EXERCISES
(a) According to the Gosset article, who founded Maison Gosset, and in what year?
(b) Condense the paragraph of the Gosset article that begins "And yet, Maison Gosset holds its line" into a short bulleted list that keeps its main facts.
(c) Extend the Gosset article onward from its final paragraph.

[Start ARTICLE]

Douglas Blyde joined the winners of the Gosset Matchmakers competition on their prize trip to Champagne’s oldest house. Representing the 2023 edition were chef, Gail Ge’er Li of Dinings SW3, who claimed the title with sommelier, Jiachen Lu for their turbot and scallop puff, deftly paired with Gosset Grande Rosé. The 2024 winners, chef, Oliver Grieve and sommelier, Camilla Bonnannini of Birmingham’s Albatross Death Cult, triumphed with quail, nam jim, and carrot three ways – matched with the succulent Gosset Petite Douceur Rosé. Now in its tenth year, Gosset Matchmakers has become a rite of passage for rising chefs and sommeliers, where champagne is not the afterthought, but the axis.

Champagne – that codified spark of civilisation – is a region shaped as much by rupture as refinement. Its soils, once seabeds, are calcified with memory and violence, trawled by monks and later, like its cathedrals, shredded by shrapnel. The cellars of Aÿ, Reims, and Épernay once sheltered troops; now they teem with inquisitive sommeliers. Phylloxera nearly finished the job. So did occupation. Today, the threat is subtler: relevance. English sparkling wines are no longer comic relief. Tasmania, the Cape, Franciacorta – even China – produce bubbles with enough nerve to claim their place. Prosecco, meanwhile, is pop culture in a flute. Champagne, once sovereign and unassailable, must now compete – not just on myth, but on muscle.

Maison Gosset

And yet, Maison Gosset holds its line with noble conviction amidst this clatter. Founded in 1584 by Pierre Gosset, alderman of Aÿ, and a man of political and viticultural ambition, the house is the oldest in Champagne. Before there were bubbles, there was wine: Gosset’s still reds jostled for pride of place at the tables of French kings, shoulder to shoulder with Beaune. It wasn’t until the eighteenth century, when the wines of Aÿ began to sparkle, that the family adopted the méthode champenoise, with what one suspects was slight reluctance.

This initial tension – between silence and sparkle, restraint and radiance – continues to animate the house’s soul. Gosset doesn’t shout; it doesn’t need to. Its strength lies in independence, its resistance to trends, and its stylistic fidelity to freshness, poise and evolution over time.

[End ARTICLE]
[Start DATA RECORDS]

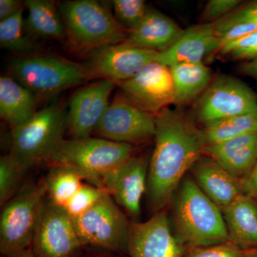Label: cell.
Segmentation results:
<instances>
[{
    "mask_svg": "<svg viewBox=\"0 0 257 257\" xmlns=\"http://www.w3.org/2000/svg\"><path fill=\"white\" fill-rule=\"evenodd\" d=\"M26 170L11 155L0 159V204L5 206L19 192Z\"/></svg>",
    "mask_w": 257,
    "mask_h": 257,
    "instance_id": "obj_28",
    "label": "cell"
},
{
    "mask_svg": "<svg viewBox=\"0 0 257 257\" xmlns=\"http://www.w3.org/2000/svg\"><path fill=\"white\" fill-rule=\"evenodd\" d=\"M257 47V31L229 42L219 50L221 55H231Z\"/></svg>",
    "mask_w": 257,
    "mask_h": 257,
    "instance_id": "obj_35",
    "label": "cell"
},
{
    "mask_svg": "<svg viewBox=\"0 0 257 257\" xmlns=\"http://www.w3.org/2000/svg\"><path fill=\"white\" fill-rule=\"evenodd\" d=\"M47 194L44 179L25 186L5 204L0 219V251L3 256L13 257L31 248Z\"/></svg>",
    "mask_w": 257,
    "mask_h": 257,
    "instance_id": "obj_7",
    "label": "cell"
},
{
    "mask_svg": "<svg viewBox=\"0 0 257 257\" xmlns=\"http://www.w3.org/2000/svg\"><path fill=\"white\" fill-rule=\"evenodd\" d=\"M148 170L146 157L135 155L103 180V188L134 217L140 214L142 198L147 191Z\"/></svg>",
    "mask_w": 257,
    "mask_h": 257,
    "instance_id": "obj_16",
    "label": "cell"
},
{
    "mask_svg": "<svg viewBox=\"0 0 257 257\" xmlns=\"http://www.w3.org/2000/svg\"><path fill=\"white\" fill-rule=\"evenodd\" d=\"M155 115L139 108L122 94H116L94 133L114 143L133 145L155 138Z\"/></svg>",
    "mask_w": 257,
    "mask_h": 257,
    "instance_id": "obj_11",
    "label": "cell"
},
{
    "mask_svg": "<svg viewBox=\"0 0 257 257\" xmlns=\"http://www.w3.org/2000/svg\"><path fill=\"white\" fill-rule=\"evenodd\" d=\"M111 4L116 21L128 32L141 23L149 10L143 0H114Z\"/></svg>",
    "mask_w": 257,
    "mask_h": 257,
    "instance_id": "obj_29",
    "label": "cell"
},
{
    "mask_svg": "<svg viewBox=\"0 0 257 257\" xmlns=\"http://www.w3.org/2000/svg\"><path fill=\"white\" fill-rule=\"evenodd\" d=\"M187 248L176 237L165 210L145 222H130L127 251L131 257H182Z\"/></svg>",
    "mask_w": 257,
    "mask_h": 257,
    "instance_id": "obj_15",
    "label": "cell"
},
{
    "mask_svg": "<svg viewBox=\"0 0 257 257\" xmlns=\"http://www.w3.org/2000/svg\"><path fill=\"white\" fill-rule=\"evenodd\" d=\"M219 48V37L213 24L202 23L184 30L172 47L158 52L155 62L169 67L180 63H200Z\"/></svg>",
    "mask_w": 257,
    "mask_h": 257,
    "instance_id": "obj_17",
    "label": "cell"
},
{
    "mask_svg": "<svg viewBox=\"0 0 257 257\" xmlns=\"http://www.w3.org/2000/svg\"><path fill=\"white\" fill-rule=\"evenodd\" d=\"M204 155L211 157L241 180L249 173L257 162V132L207 145Z\"/></svg>",
    "mask_w": 257,
    "mask_h": 257,
    "instance_id": "obj_19",
    "label": "cell"
},
{
    "mask_svg": "<svg viewBox=\"0 0 257 257\" xmlns=\"http://www.w3.org/2000/svg\"><path fill=\"white\" fill-rule=\"evenodd\" d=\"M242 257H257V248L245 251Z\"/></svg>",
    "mask_w": 257,
    "mask_h": 257,
    "instance_id": "obj_41",
    "label": "cell"
},
{
    "mask_svg": "<svg viewBox=\"0 0 257 257\" xmlns=\"http://www.w3.org/2000/svg\"><path fill=\"white\" fill-rule=\"evenodd\" d=\"M155 146L149 163L147 193L152 210H164L203 154L202 130L181 111L164 109L155 115Z\"/></svg>",
    "mask_w": 257,
    "mask_h": 257,
    "instance_id": "obj_1",
    "label": "cell"
},
{
    "mask_svg": "<svg viewBox=\"0 0 257 257\" xmlns=\"http://www.w3.org/2000/svg\"><path fill=\"white\" fill-rule=\"evenodd\" d=\"M82 174L73 166L51 165L45 179L49 199L64 207L82 187Z\"/></svg>",
    "mask_w": 257,
    "mask_h": 257,
    "instance_id": "obj_25",
    "label": "cell"
},
{
    "mask_svg": "<svg viewBox=\"0 0 257 257\" xmlns=\"http://www.w3.org/2000/svg\"><path fill=\"white\" fill-rule=\"evenodd\" d=\"M157 54L124 42L94 51L89 62L84 64L92 79H108L118 84L131 79L147 64L155 62Z\"/></svg>",
    "mask_w": 257,
    "mask_h": 257,
    "instance_id": "obj_13",
    "label": "cell"
},
{
    "mask_svg": "<svg viewBox=\"0 0 257 257\" xmlns=\"http://www.w3.org/2000/svg\"><path fill=\"white\" fill-rule=\"evenodd\" d=\"M117 85L128 100L150 114L156 115L175 103L170 68L160 62L147 64L131 79Z\"/></svg>",
    "mask_w": 257,
    "mask_h": 257,
    "instance_id": "obj_12",
    "label": "cell"
},
{
    "mask_svg": "<svg viewBox=\"0 0 257 257\" xmlns=\"http://www.w3.org/2000/svg\"><path fill=\"white\" fill-rule=\"evenodd\" d=\"M240 181L242 194L257 200V162L249 173Z\"/></svg>",
    "mask_w": 257,
    "mask_h": 257,
    "instance_id": "obj_36",
    "label": "cell"
},
{
    "mask_svg": "<svg viewBox=\"0 0 257 257\" xmlns=\"http://www.w3.org/2000/svg\"><path fill=\"white\" fill-rule=\"evenodd\" d=\"M73 220L82 246L127 251L130 222L109 194Z\"/></svg>",
    "mask_w": 257,
    "mask_h": 257,
    "instance_id": "obj_8",
    "label": "cell"
},
{
    "mask_svg": "<svg viewBox=\"0 0 257 257\" xmlns=\"http://www.w3.org/2000/svg\"><path fill=\"white\" fill-rule=\"evenodd\" d=\"M21 2L18 0H0V20L13 16L23 9Z\"/></svg>",
    "mask_w": 257,
    "mask_h": 257,
    "instance_id": "obj_37",
    "label": "cell"
},
{
    "mask_svg": "<svg viewBox=\"0 0 257 257\" xmlns=\"http://www.w3.org/2000/svg\"><path fill=\"white\" fill-rule=\"evenodd\" d=\"M67 114L60 102L37 111L25 124L13 128L10 155L26 171L47 162L64 140Z\"/></svg>",
    "mask_w": 257,
    "mask_h": 257,
    "instance_id": "obj_5",
    "label": "cell"
},
{
    "mask_svg": "<svg viewBox=\"0 0 257 257\" xmlns=\"http://www.w3.org/2000/svg\"><path fill=\"white\" fill-rule=\"evenodd\" d=\"M59 9L65 37L70 48L77 53H92L127 39V30L103 3L95 0L65 1Z\"/></svg>",
    "mask_w": 257,
    "mask_h": 257,
    "instance_id": "obj_3",
    "label": "cell"
},
{
    "mask_svg": "<svg viewBox=\"0 0 257 257\" xmlns=\"http://www.w3.org/2000/svg\"><path fill=\"white\" fill-rule=\"evenodd\" d=\"M201 130L206 146L215 145L257 132V116L246 114L231 116L204 124Z\"/></svg>",
    "mask_w": 257,
    "mask_h": 257,
    "instance_id": "obj_26",
    "label": "cell"
},
{
    "mask_svg": "<svg viewBox=\"0 0 257 257\" xmlns=\"http://www.w3.org/2000/svg\"><path fill=\"white\" fill-rule=\"evenodd\" d=\"M255 31H257V23H243L234 25L220 34H217L220 46L219 50L229 42L238 40Z\"/></svg>",
    "mask_w": 257,
    "mask_h": 257,
    "instance_id": "obj_34",
    "label": "cell"
},
{
    "mask_svg": "<svg viewBox=\"0 0 257 257\" xmlns=\"http://www.w3.org/2000/svg\"><path fill=\"white\" fill-rule=\"evenodd\" d=\"M82 246L73 219L63 207L46 199L32 239L35 256L72 257Z\"/></svg>",
    "mask_w": 257,
    "mask_h": 257,
    "instance_id": "obj_10",
    "label": "cell"
},
{
    "mask_svg": "<svg viewBox=\"0 0 257 257\" xmlns=\"http://www.w3.org/2000/svg\"><path fill=\"white\" fill-rule=\"evenodd\" d=\"M229 241L243 251L257 248V201L241 194L223 209Z\"/></svg>",
    "mask_w": 257,
    "mask_h": 257,
    "instance_id": "obj_21",
    "label": "cell"
},
{
    "mask_svg": "<svg viewBox=\"0 0 257 257\" xmlns=\"http://www.w3.org/2000/svg\"><path fill=\"white\" fill-rule=\"evenodd\" d=\"M257 23V1L238 7L224 18L212 23L216 34H220L234 25Z\"/></svg>",
    "mask_w": 257,
    "mask_h": 257,
    "instance_id": "obj_31",
    "label": "cell"
},
{
    "mask_svg": "<svg viewBox=\"0 0 257 257\" xmlns=\"http://www.w3.org/2000/svg\"><path fill=\"white\" fill-rule=\"evenodd\" d=\"M13 257H36L34 254L33 251H32V248H28V249L25 250V251H22V252L18 253L15 256Z\"/></svg>",
    "mask_w": 257,
    "mask_h": 257,
    "instance_id": "obj_40",
    "label": "cell"
},
{
    "mask_svg": "<svg viewBox=\"0 0 257 257\" xmlns=\"http://www.w3.org/2000/svg\"><path fill=\"white\" fill-rule=\"evenodd\" d=\"M230 56L233 58L239 59V60H253V59L257 58V47Z\"/></svg>",
    "mask_w": 257,
    "mask_h": 257,
    "instance_id": "obj_39",
    "label": "cell"
},
{
    "mask_svg": "<svg viewBox=\"0 0 257 257\" xmlns=\"http://www.w3.org/2000/svg\"><path fill=\"white\" fill-rule=\"evenodd\" d=\"M189 172L198 187L221 210L242 194L240 179L204 154Z\"/></svg>",
    "mask_w": 257,
    "mask_h": 257,
    "instance_id": "obj_18",
    "label": "cell"
},
{
    "mask_svg": "<svg viewBox=\"0 0 257 257\" xmlns=\"http://www.w3.org/2000/svg\"><path fill=\"white\" fill-rule=\"evenodd\" d=\"M135 154L133 145L90 137L62 140L46 162L73 166L91 185L104 189L103 180L106 176Z\"/></svg>",
    "mask_w": 257,
    "mask_h": 257,
    "instance_id": "obj_4",
    "label": "cell"
},
{
    "mask_svg": "<svg viewBox=\"0 0 257 257\" xmlns=\"http://www.w3.org/2000/svg\"><path fill=\"white\" fill-rule=\"evenodd\" d=\"M244 251L231 241H228L211 246L187 248L182 257H242Z\"/></svg>",
    "mask_w": 257,
    "mask_h": 257,
    "instance_id": "obj_32",
    "label": "cell"
},
{
    "mask_svg": "<svg viewBox=\"0 0 257 257\" xmlns=\"http://www.w3.org/2000/svg\"><path fill=\"white\" fill-rule=\"evenodd\" d=\"M36 96L11 76L0 78V116L15 128L25 124L37 112Z\"/></svg>",
    "mask_w": 257,
    "mask_h": 257,
    "instance_id": "obj_22",
    "label": "cell"
},
{
    "mask_svg": "<svg viewBox=\"0 0 257 257\" xmlns=\"http://www.w3.org/2000/svg\"><path fill=\"white\" fill-rule=\"evenodd\" d=\"M239 0H210L205 5L202 14L204 23H215L217 20L229 15L239 7Z\"/></svg>",
    "mask_w": 257,
    "mask_h": 257,
    "instance_id": "obj_33",
    "label": "cell"
},
{
    "mask_svg": "<svg viewBox=\"0 0 257 257\" xmlns=\"http://www.w3.org/2000/svg\"><path fill=\"white\" fill-rule=\"evenodd\" d=\"M24 5L28 10L25 28L32 35L43 38L62 39L65 37L60 9L55 2L26 0Z\"/></svg>",
    "mask_w": 257,
    "mask_h": 257,
    "instance_id": "obj_24",
    "label": "cell"
},
{
    "mask_svg": "<svg viewBox=\"0 0 257 257\" xmlns=\"http://www.w3.org/2000/svg\"><path fill=\"white\" fill-rule=\"evenodd\" d=\"M174 88L175 103L183 104L203 94L210 84V69L200 63H180L170 67Z\"/></svg>",
    "mask_w": 257,
    "mask_h": 257,
    "instance_id": "obj_23",
    "label": "cell"
},
{
    "mask_svg": "<svg viewBox=\"0 0 257 257\" xmlns=\"http://www.w3.org/2000/svg\"><path fill=\"white\" fill-rule=\"evenodd\" d=\"M184 31L168 17L149 10L141 23L128 32L125 42L140 48L162 52L172 47Z\"/></svg>",
    "mask_w": 257,
    "mask_h": 257,
    "instance_id": "obj_20",
    "label": "cell"
},
{
    "mask_svg": "<svg viewBox=\"0 0 257 257\" xmlns=\"http://www.w3.org/2000/svg\"><path fill=\"white\" fill-rule=\"evenodd\" d=\"M116 85L113 81L98 79L74 92L67 114V131L72 139L90 138L110 104Z\"/></svg>",
    "mask_w": 257,
    "mask_h": 257,
    "instance_id": "obj_14",
    "label": "cell"
},
{
    "mask_svg": "<svg viewBox=\"0 0 257 257\" xmlns=\"http://www.w3.org/2000/svg\"><path fill=\"white\" fill-rule=\"evenodd\" d=\"M196 114L204 124L240 115L257 116V96L239 79L221 76L201 96Z\"/></svg>",
    "mask_w": 257,
    "mask_h": 257,
    "instance_id": "obj_9",
    "label": "cell"
},
{
    "mask_svg": "<svg viewBox=\"0 0 257 257\" xmlns=\"http://www.w3.org/2000/svg\"><path fill=\"white\" fill-rule=\"evenodd\" d=\"M10 76L40 97H50L92 79L85 64L58 56H29L15 59Z\"/></svg>",
    "mask_w": 257,
    "mask_h": 257,
    "instance_id": "obj_6",
    "label": "cell"
},
{
    "mask_svg": "<svg viewBox=\"0 0 257 257\" xmlns=\"http://www.w3.org/2000/svg\"><path fill=\"white\" fill-rule=\"evenodd\" d=\"M107 194H109L106 189L82 184L64 208L72 219H75L94 207Z\"/></svg>",
    "mask_w": 257,
    "mask_h": 257,
    "instance_id": "obj_30",
    "label": "cell"
},
{
    "mask_svg": "<svg viewBox=\"0 0 257 257\" xmlns=\"http://www.w3.org/2000/svg\"><path fill=\"white\" fill-rule=\"evenodd\" d=\"M241 71L257 80V58L246 61L241 65Z\"/></svg>",
    "mask_w": 257,
    "mask_h": 257,
    "instance_id": "obj_38",
    "label": "cell"
},
{
    "mask_svg": "<svg viewBox=\"0 0 257 257\" xmlns=\"http://www.w3.org/2000/svg\"><path fill=\"white\" fill-rule=\"evenodd\" d=\"M170 204L174 234L187 249L229 241L222 211L192 177H184Z\"/></svg>",
    "mask_w": 257,
    "mask_h": 257,
    "instance_id": "obj_2",
    "label": "cell"
},
{
    "mask_svg": "<svg viewBox=\"0 0 257 257\" xmlns=\"http://www.w3.org/2000/svg\"><path fill=\"white\" fill-rule=\"evenodd\" d=\"M24 8L18 13L0 21V46L11 52H32L35 49V43L32 37L25 32V20H24Z\"/></svg>",
    "mask_w": 257,
    "mask_h": 257,
    "instance_id": "obj_27",
    "label": "cell"
}]
</instances>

[End DATA RECORDS]

TASK-BY-TASK RESULTS
(a) Pierre Gosset, alderman of Aÿ, founded it in 1584.

(b)
- Maison Gosset holds its line with conviction amid a crowded market.
- Pierre Gosset, alderman of Aÿ and a man of political and viticultural ambition, founded it in 1584, making it the oldest house in Champagne.
- Before sparkling wine, Gosset's still reds competed with Beaune at the tables of French kings.
- The family adopted the méthode champenoise only in the eighteenth century, when the wines of Aÿ began to sparkle, perhaps with slight reluctance.

(c)
Since 1994, the house has been under the discreet guardianship of the Renaud-Cointreau family, also proprietors of Cognac Frapin. Under Jean-Pierre Cointreau, a methodical but meaningful expansion has taken place. Today, Gosset produces nearly a million bottles annually and exports to over 70 countries. Its operations span both Aÿ and Épernay – the latter home to a serene nineteenth-century estate, complete with the work, ‘Xabana’ by artist, Matthias Neumann, beehives, and over a mile of cellars sunk twenty metres beneath a wildflower meadow. These chalk-hewn vaults maintain a constant 11°C and cradle some 2.5 million bottles, while graffiti scrawled over centuries offers a human fingerprint – among them, the signature of a Polish bomb disposal officer who helped liberate Épernay in 1944.

The De Varine Doctrine

There are no LED projections. No tourist train. Gosset does not perform. Its substance lies in discipline. Here, heritage is not curated, but practised – bottle by bottle, blend by blend. At the centre is cellar master and Managing Director, Odilon de Varine: an oenologist with a taste for speed on the track, but never in the winery. As comfortable behind the wheel of a concept Lotus as he is at the tasting bench, de Varine collects, restores, and races cars with the same meticulous precision he applies to base wines – a philosophy he has honed at Gosset since 2006.

Cellar master and Managing Director, Gosset Champagne, Odilon de Varine

He does not chase fanfare. There is no oak, no malolactic fermentation, no hurried tricks in the immaculate winery. ‘We make wine first,’ de Varine insists. His wines are structured for longevity, built on clarity and tension rather than immediate charm. The 2012 Celebris is a case in point: tightly coiled, at first, with notes of citrus rind, blanched almond, and chalk dust. Joining the saline, hibiscus fragranced Gosset Grand Rosé, the newly released Suzanne Rosé – named after the Bouzy-born matriarch who steered the house through the Second World War and first dared to bottle rosé in clear glass – is another. A gastronomic mosaic, limited to just 5,000 bottles.

During a reveal of the intense blends from 2024, de Varine described the act of composition as ‘building a team.’ He begins with the Blanc de Blancs, always in the early sunlight of spring. At this stage, the finish matters more than the opening: lees ageing will do its slow work. Blind tastings ensure no parcel, no cru, gets preferential treatment. In response to warmer vintages, he increasingly leans towards Chardonnay from cooler, north-facing slopes. And while Pinot Meunier was once derided – its resilience leading to it being planted in the poorest sites – de Varine is rehabilitating its reputation.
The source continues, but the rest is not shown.